- _Written task_: Copy the material verbatim, starting at the line containing "鬼夜曲未增删在线观看完整免费漫画漫画,第42话2图" and ending after the line containing "The Frontier Alchemist, chapter 8.1, page 3". Include nothing outside that range.

- _Provided records_:
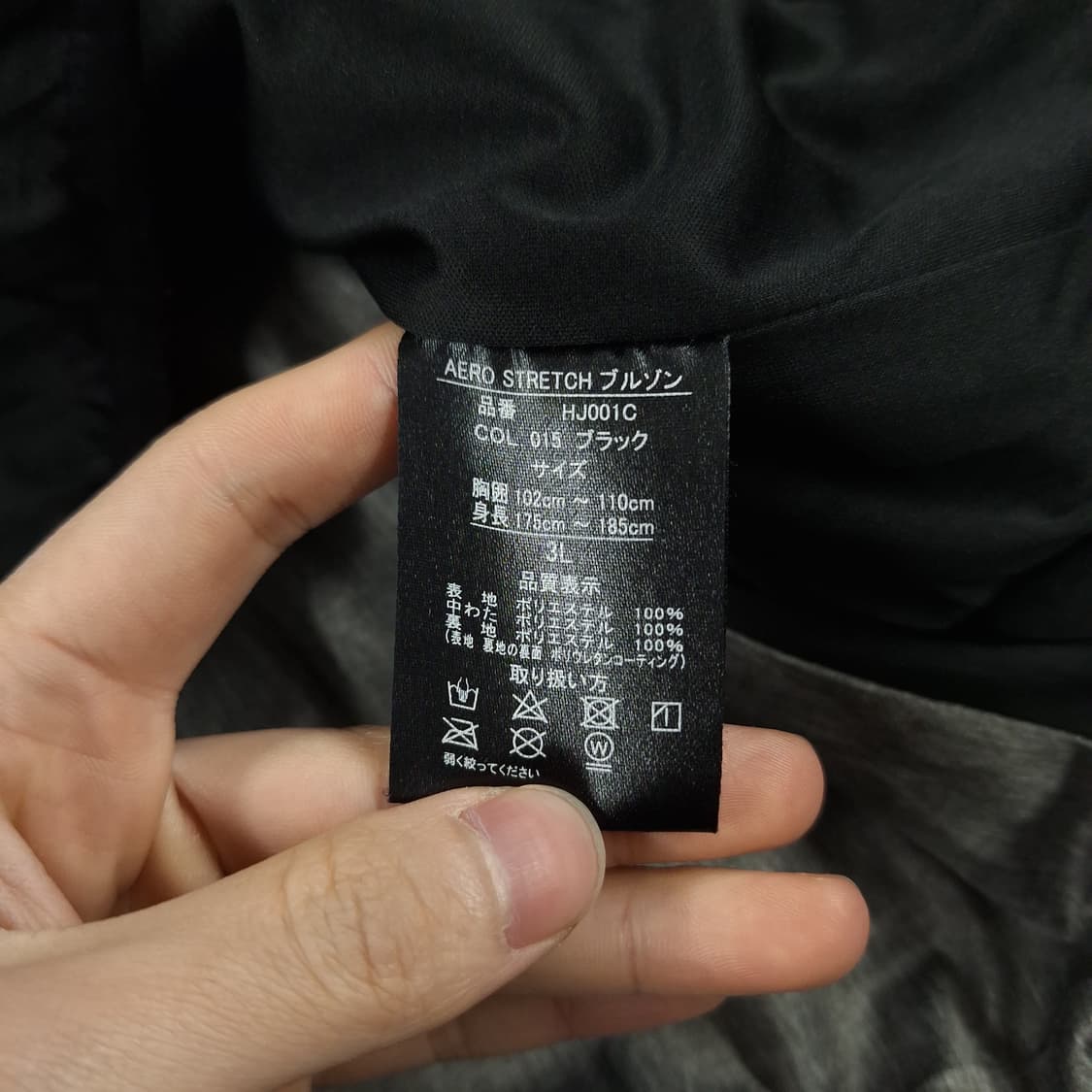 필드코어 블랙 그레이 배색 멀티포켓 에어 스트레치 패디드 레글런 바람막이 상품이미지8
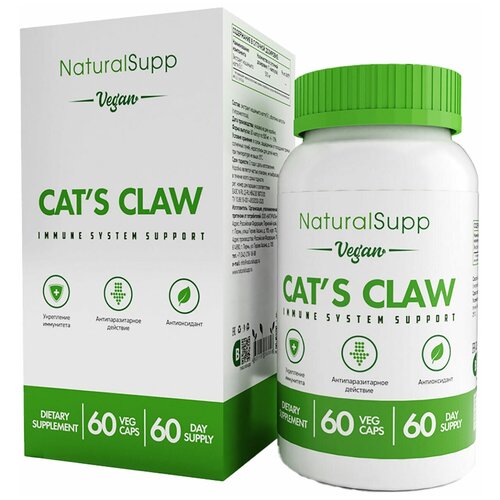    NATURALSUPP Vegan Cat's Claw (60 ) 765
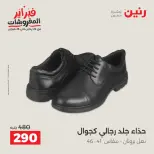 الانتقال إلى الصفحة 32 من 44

--

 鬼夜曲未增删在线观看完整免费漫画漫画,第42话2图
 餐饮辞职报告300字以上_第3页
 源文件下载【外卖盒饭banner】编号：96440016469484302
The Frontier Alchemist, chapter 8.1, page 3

- _Solution_:
 鬼夜曲未增删在线观看完整免费漫画漫画,第42话2图
 餐饮辞职报告300字以上_第3页
 源文件下载【外卖盒饭banner】编号：96440016469484302
The Frontier Alchemist, chapter 8.1, page 3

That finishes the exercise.